聽著這“靡靡之音”,楚斬雨不忍直視地捂著眼睛,笑得不住發抖,眼淚都笑出來。
這時隔壁寢室長帶著監管軍官,抄著鍋碗瓢盆打了過來,警告他們不準再用魔音貫耳騷擾樓道其他寢室正常作息。
這個軍官是科研部的熟人,還給楚斬雨做過血液剝離手術,他當然知道楚斬雨的底細;看著這一屋子給他慶生的士兵,他從鼻腔裡冷哼了一聲,在楚斬雨耳邊說:
“彆忘了你是什麼身份。”
“感謝長官提醒,我從未忘記過。”
楚斬雨迅速從剛才歡樂的情緒裡撤出來,恭敬冷靜地回答,背在身後的手做手勢,招呼寢室其他人趕緊收拾滿地狼籍。
不速之客撤走後,寢室裡氣氛些許尷尬,室友們覺得本來是想給他過生日,結果他好像是因為衛生問題被責難了,於是紛紛開始惡毒地譴責那個中尉。
“噫,好大的官威啊。”
“那鼻子那眼睛不知道的還以為伏地魔跑出來了呢,長得也太隨便了,這麼隨便就跑出來見人了。”
楚斬雨躺在下麵的床上看軍報,“你這話,問過伏地魔的意見了嗎?要我說的話,是挺磕磣的,也不醜,就是走路上有點礙眼,想給他一巴掌。”
這是他破天荒地地第一次參與寢室的聊天話題,大家不約而同地興奮起來。
“對對對,我說室長高見!”
“就是,他長得太隨便了,我們室長可不是那種隨便的人;他是伏地魔,那我們室長就是沒毀容之前的伏地魔。”

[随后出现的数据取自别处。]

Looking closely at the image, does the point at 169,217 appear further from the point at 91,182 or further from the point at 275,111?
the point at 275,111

“老東西一個罷了,一把年紀才中尉,我看他是嫉妒我們青春靚麗。”
“對!”趙奔兒半個身子掛在床沿,興致勃勃地對楚斬雨說道,“要我看,我們室長到他那個年紀,將來起碼是將官起步,然後給政府冊封個‘異體毀滅者’的英雄稱號。”
“好中二的名字。”
“我不管了,反正寢室長這麼厲害,以後當了將官,苟富貴,勿相忘啊。”
說者無意聽者有心,楚斬雨好不容易收拾出的笑容僵硬了一瞬。
他好像真的在重複著父親當兵入伍的過程,好像真的是以活人身份再次演繹逝者的人生,有時候他也分不清自己到底是誰。
楚斬雨茫然地想到:那個人,他在當新兵的時候,以他的性格,肯定很受歡迎吧,肯定有很多好朋友,他還有很多軍營裡的有趣故事……沒有講給我聽……
“是,是啊……我會的。”
他酸澀地輕聲道。
斯通聽他回憶新兵時期的故事,聽得津津有味,習慣了楚斬雨上位者的樣子,忽然聽到他初入軍隊時稚嫩青澀的往事,跟著他在回憶裡勾勒出以往的形象,頗為新趣。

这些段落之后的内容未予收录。